MAX Hochhaus | Frankfurt a. M.

Wettbewerbsbeitrag für den Neubau eines Hochhauskomplexes

Der Gebäudeentwurf ist auf eine Vielzahl von Blickwinkeln innerhalb des städtischen Umfelds abgestimmt. Die Architektur leistet hinsichtlich der Maßstäblichkeit und Stadtraumbildung einen logischen und nachvollziehbaren Beitrag zum bestehenden Kontext.

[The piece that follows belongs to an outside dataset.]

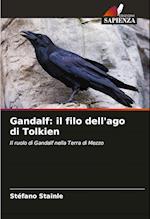 Gandalf: il filo dell'ago di Tolkien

Hierbei kommt dem Tower, der als weithin sichtbare Landmarke den Auftakt zum westlich anschließenden Hochhausbereich bildet, eine besondere Rolle zu. Entsprechend seiner exponierten Lage im Stadtgefüge verkörpert er den "State of Art" im Bauwesen. Die Lesbarkeit des Ganzen und des Zusammenspiels seiner Teile machen den Reiz des Entwurfes aus. Allein durch die Überlagerung der statischen und haustechnischen Aspekte entsteht eine vertikale Gliederung, die die zeitlose Eleganz der Gesamterscheinung hervorruft.

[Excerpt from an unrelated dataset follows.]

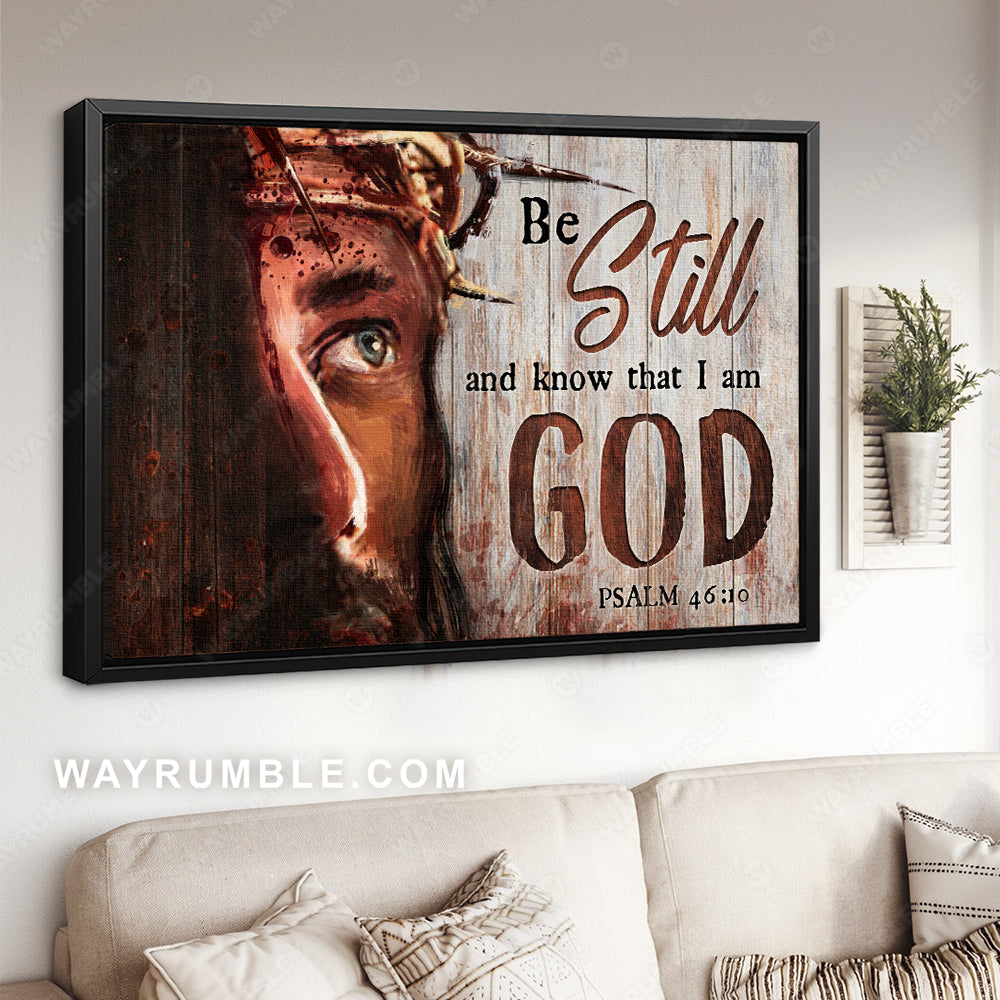 Abstract Jesus painting, Crown of thorns, Bible verse, Be still and know that I am God - Jesus Portrait Canvas Prints, Christian Wall Art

Um dem Gebäudeentwurf eine hohe Nachhaltigkeit zu verleihen standen folgende Aspekte im Vordergrund: Eine große Nutzungs- wie Teilungsflexibilität, die abschnittsweise Realisierbarkeit, eine eindeutige Adressausbildung im städtischen Raum, sowie eine gute Orientierung in den Innen- wie Außenräumen durch klare Wegebeziehungen.

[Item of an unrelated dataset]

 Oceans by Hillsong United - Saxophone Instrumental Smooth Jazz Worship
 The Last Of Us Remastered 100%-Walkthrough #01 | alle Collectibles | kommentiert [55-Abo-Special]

Ökologische, klimatische, energetische und verkehrstechnische Aspekte flossen in enger interdisziplinärer Zusammenarbeit mit entsprechenden Fachplanern ebenso in den Beitrag ein, wie neueste Erkenntnisse auf dem Gebiet der Gebäude- und Projektentwicklung.

referenz

Deutsche Grundbesitz Management GmbH, Eschborn und CPB | Frankfurt a. M.